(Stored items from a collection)
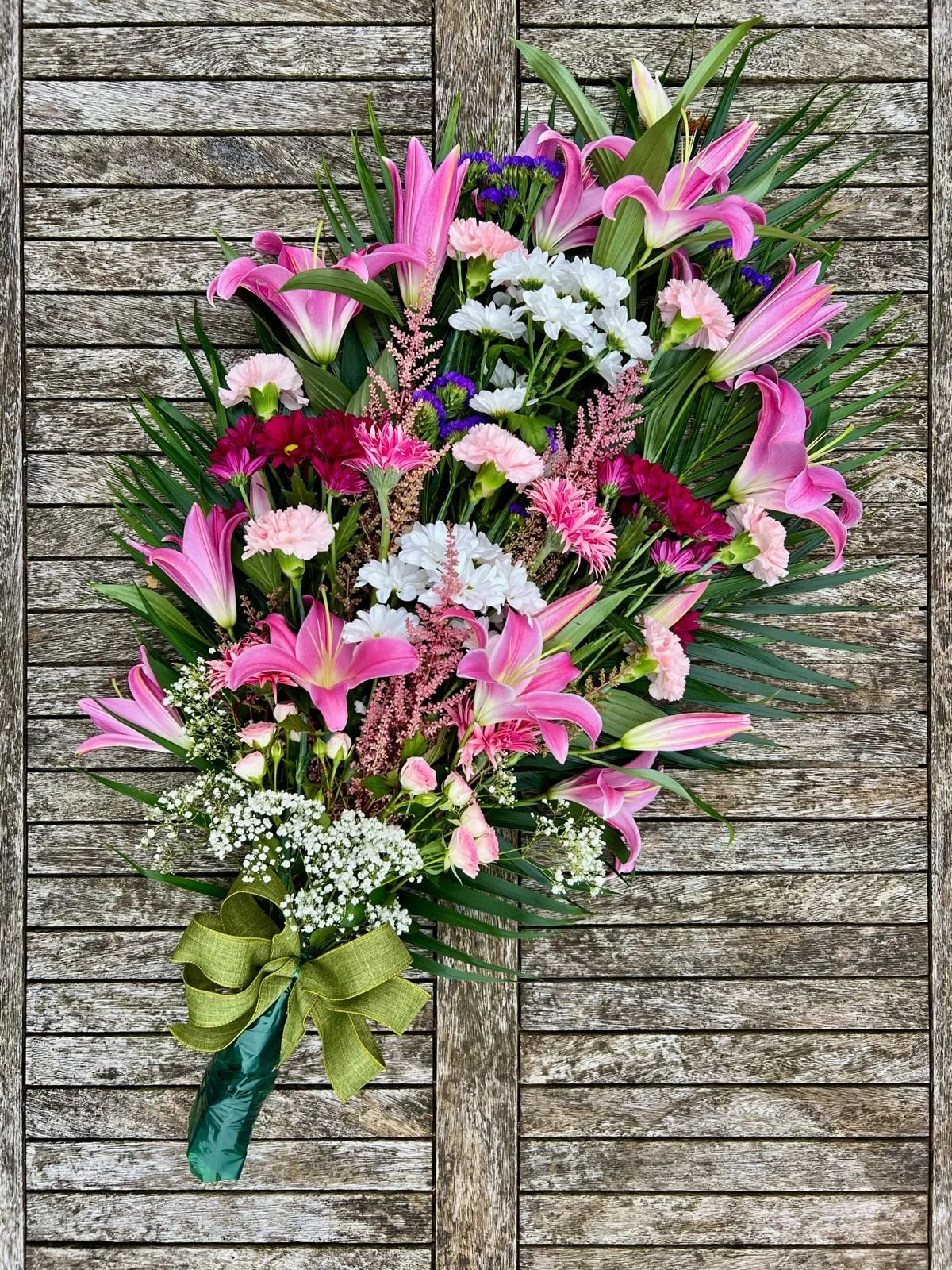 Pink Lilly Sheaf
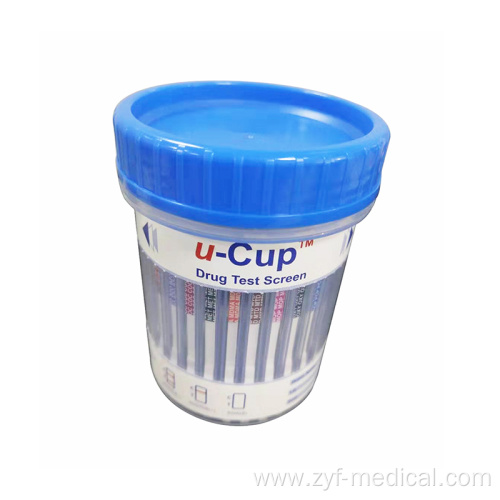 High Sensitivity DOA Test of Drugtest Cup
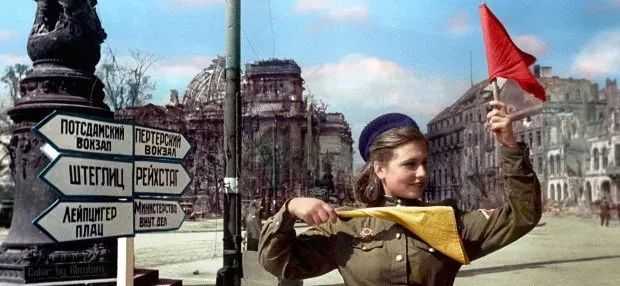 1945年5月，柏林
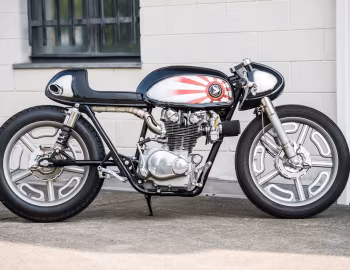 1966 Honda CB450 "Tribute to Japan" by Krugger Motorcycles '2013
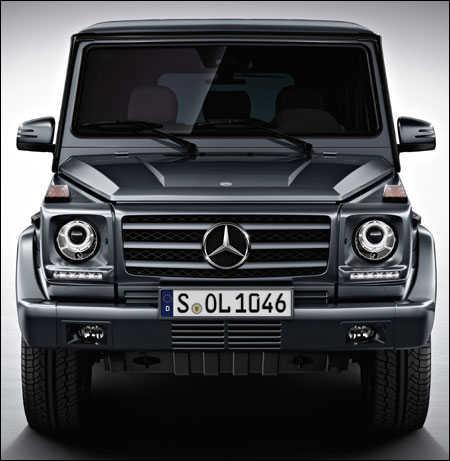 Mercedes-Benz's G63 AMG enters India market.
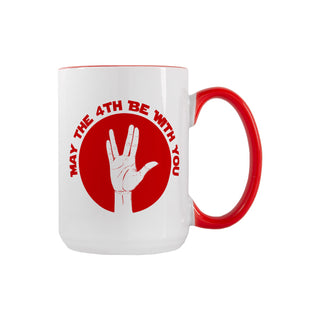 Tasse « Que le 4 mai soit avec toi » 15 oz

→ Task statement: Repeat the lines above word for word, leaving out the pictures.

→ Your solution:
 Pink Lilly Sheaf
 High Sensitivity DOA Test of Drugtest Cup
 1945年5月，柏林
 1966 Honda CB450 "Tribute to Japan" by Krugger Motorcycles '2013
 Mercedes-Benz's G63 AMG enters India market.
 Tasse « Que le 4 mai soit avec toi » 15 oz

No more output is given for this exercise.